Branded semaglutide and tirzepatide carry list prices that place them out of reach for many patients without insurance coverage or manufacturer savings programs. Compounded versions of both agents are available through 503A and 503B pharmacies and are significantly less expensive, though the regulatory landscape for compounded GLP-1 agents continues to evolve and providers should stay current on FDA guidance.
When cost is the primary driver of agent selection, compounded options are often the practical choice for patients who cannot access or afford branded products. The clinical considerations for compounded GLP-1 agents — including sourcing, quality, and documentation — require careful provider evaluation before prescribing.
PATIENT SELECTION: WHICH AGENT FOR WHICH PATIENT
The decision between semaglutide and tirzepatide should be individualized based on several factors.

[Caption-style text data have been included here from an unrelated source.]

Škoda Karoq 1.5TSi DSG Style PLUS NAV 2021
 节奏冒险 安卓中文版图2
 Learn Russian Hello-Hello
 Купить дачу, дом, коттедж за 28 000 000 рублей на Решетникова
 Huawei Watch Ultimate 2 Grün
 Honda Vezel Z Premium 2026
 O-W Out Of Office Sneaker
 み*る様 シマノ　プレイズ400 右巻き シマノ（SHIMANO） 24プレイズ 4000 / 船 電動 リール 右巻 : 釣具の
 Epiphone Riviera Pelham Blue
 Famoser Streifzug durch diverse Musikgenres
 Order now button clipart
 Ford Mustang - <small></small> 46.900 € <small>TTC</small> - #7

Consider tirzepatide as a first-line option for patients with a higher BMI where maximum weight loss efficacy is the priority, patients with type 2 diabetes where both glycemic control and weight loss are treatment goals, patients who have previously tried semaglutide with suboptimal weight loss response, and patients who are motivated and engaged and are likely to complete a full titration to higher doses.
Consider semaglutide as a first-line option for patients who have a specific indication for semaglutide based on cardiovascular risk reduction - the SELECT trial demonstrated significant cardiovascular benefit for semaglutide in patients with established cardiovascular disease - patients where cost or access favors semaglutide, and patients who prefer to start with a more established agent with a longer post-market safety record.
Neither agent is universally superior for every patient. Individualizing the decision based on the patient's clinical profile, goals, and circumstances produces better outcomes than defaulting to one agent for all patients.
BOTTOM LINE
Tirzepatide produces greater average weight loss than semaglutide in clinical trials, driven by its dual GLP-1 and GIP receptor mechanism. However the right agent for any individual patient depends on their clinical profile, comorbidities, cost and access considerations, and prior treatment history. Providers who understand both agents thoroughly are best positioned to make individualized prescribing decisions that optimize outcomes for their specific patient population.